Herrick and her colleagues have surveyed mayors and candidates across the country, and have found that, in general, women and people of color—and especially women of color—are more likely to experience abuse, as are younger mayors, mayors of large cities and “strong mayors” who have veto or appointment powers. 

In March, Mayor Lauren McLean of Boise, Idaho, issued a statement describing the threats and harassment she and other city officials there have endured during the last two years—from being targeted online to watching torch-wielding constituents gather outside her home. She said she’d given up trail running and had been assigned a security detail due to safety concerns. McLean opted to stay in office.

The Covid-19 Effect

Mayors have indicated that they believe the harassment and threats have become more common since the onset of Covid-19, Herrick said. She said she’s found preliminary evidence through her research suggesting that the pandemic has fueled violence against local politicians, though that research still needs to be peer reviewed. 

As for the effects of that abuse, Herrick said that a significant share of elected officials who had been threatened, harassed or attacked also indicated they have experienced at least one symptom of post-traumatic stress disorder.

A report last year from the National League of Cities found that 87% of surveyed local officials had observed an increase in attacks on public officials in recent years. The report blamed political polarization, social media and the spread of misinformation for the increase. 

"Most public officials would say: 'I didn't sign up for this,'" Clarence Anthony, executive director and CEO of the National League of Cities said during a Route Fifty event last month focused on threats and intimidation directed towards local government leaders.
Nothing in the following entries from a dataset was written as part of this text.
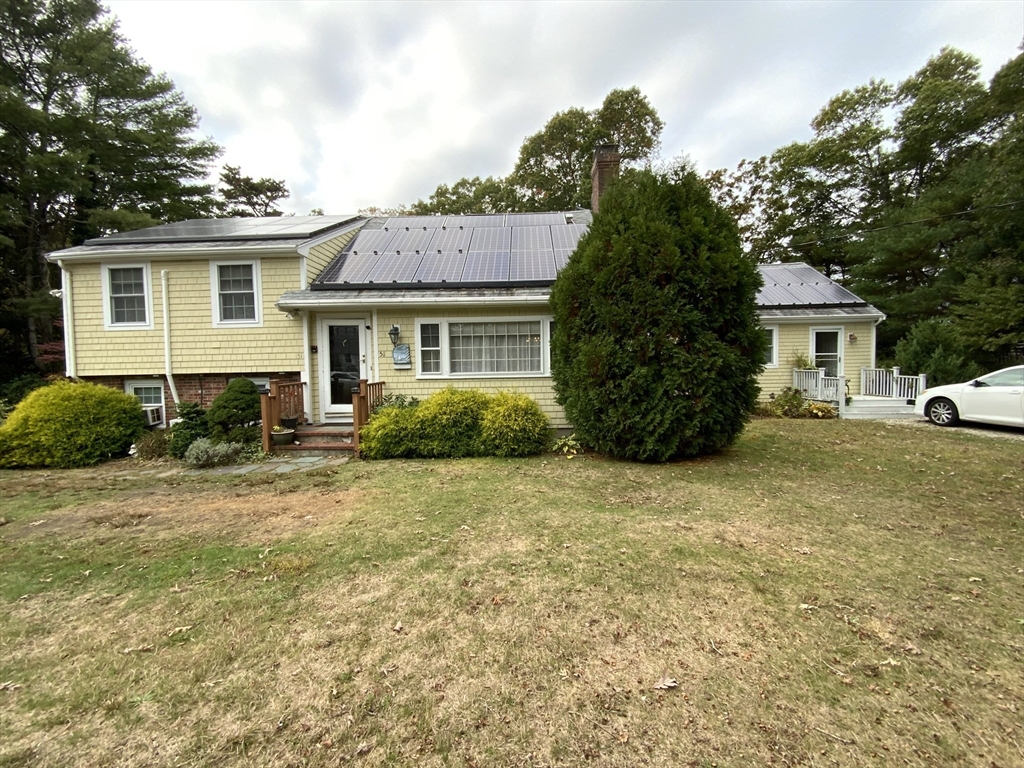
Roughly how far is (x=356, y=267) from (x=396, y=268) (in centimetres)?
101

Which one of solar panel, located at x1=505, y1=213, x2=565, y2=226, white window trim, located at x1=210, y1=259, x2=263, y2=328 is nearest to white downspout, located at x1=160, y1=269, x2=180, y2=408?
white window trim, located at x1=210, y1=259, x2=263, y2=328

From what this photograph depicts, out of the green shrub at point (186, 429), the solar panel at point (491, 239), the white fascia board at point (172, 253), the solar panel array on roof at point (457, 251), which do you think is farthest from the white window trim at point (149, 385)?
the solar panel at point (491, 239)

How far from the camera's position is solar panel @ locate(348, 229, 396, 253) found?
463 inches

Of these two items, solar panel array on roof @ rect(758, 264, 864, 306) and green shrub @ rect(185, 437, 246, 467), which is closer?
green shrub @ rect(185, 437, 246, 467)

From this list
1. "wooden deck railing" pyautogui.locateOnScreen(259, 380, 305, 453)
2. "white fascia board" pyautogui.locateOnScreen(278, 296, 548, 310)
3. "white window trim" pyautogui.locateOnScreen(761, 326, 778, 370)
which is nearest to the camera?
"wooden deck railing" pyautogui.locateOnScreen(259, 380, 305, 453)

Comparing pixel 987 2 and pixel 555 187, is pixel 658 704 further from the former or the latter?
pixel 555 187

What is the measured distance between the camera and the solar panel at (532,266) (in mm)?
9806

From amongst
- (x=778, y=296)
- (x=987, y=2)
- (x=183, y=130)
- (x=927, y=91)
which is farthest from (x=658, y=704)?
(x=927, y=91)

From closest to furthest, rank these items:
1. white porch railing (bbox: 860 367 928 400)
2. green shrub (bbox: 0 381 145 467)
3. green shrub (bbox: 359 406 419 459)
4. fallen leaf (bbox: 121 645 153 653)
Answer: fallen leaf (bbox: 121 645 153 653)
green shrub (bbox: 0 381 145 467)
green shrub (bbox: 359 406 419 459)
white porch railing (bbox: 860 367 928 400)

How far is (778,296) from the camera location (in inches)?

"I recognize that local government is a full contact sport, but it doesn't have to be one that is uncivil and disrespectful and that's where we are today," he added.

Threats and harassment can dissuade people from seeking elected positions, according to Herrick’s findings. In one survey, she and her colleagues asked elected officials if they knew anyone who had decided not to run for office because of the hostility public officials face. Seventy-one percent of respondents said “yes.”

“That's probably where, at this point, the greatest effect is: That you have a lot of people not seeking office, more so than you have lots of people leaving office,” she said.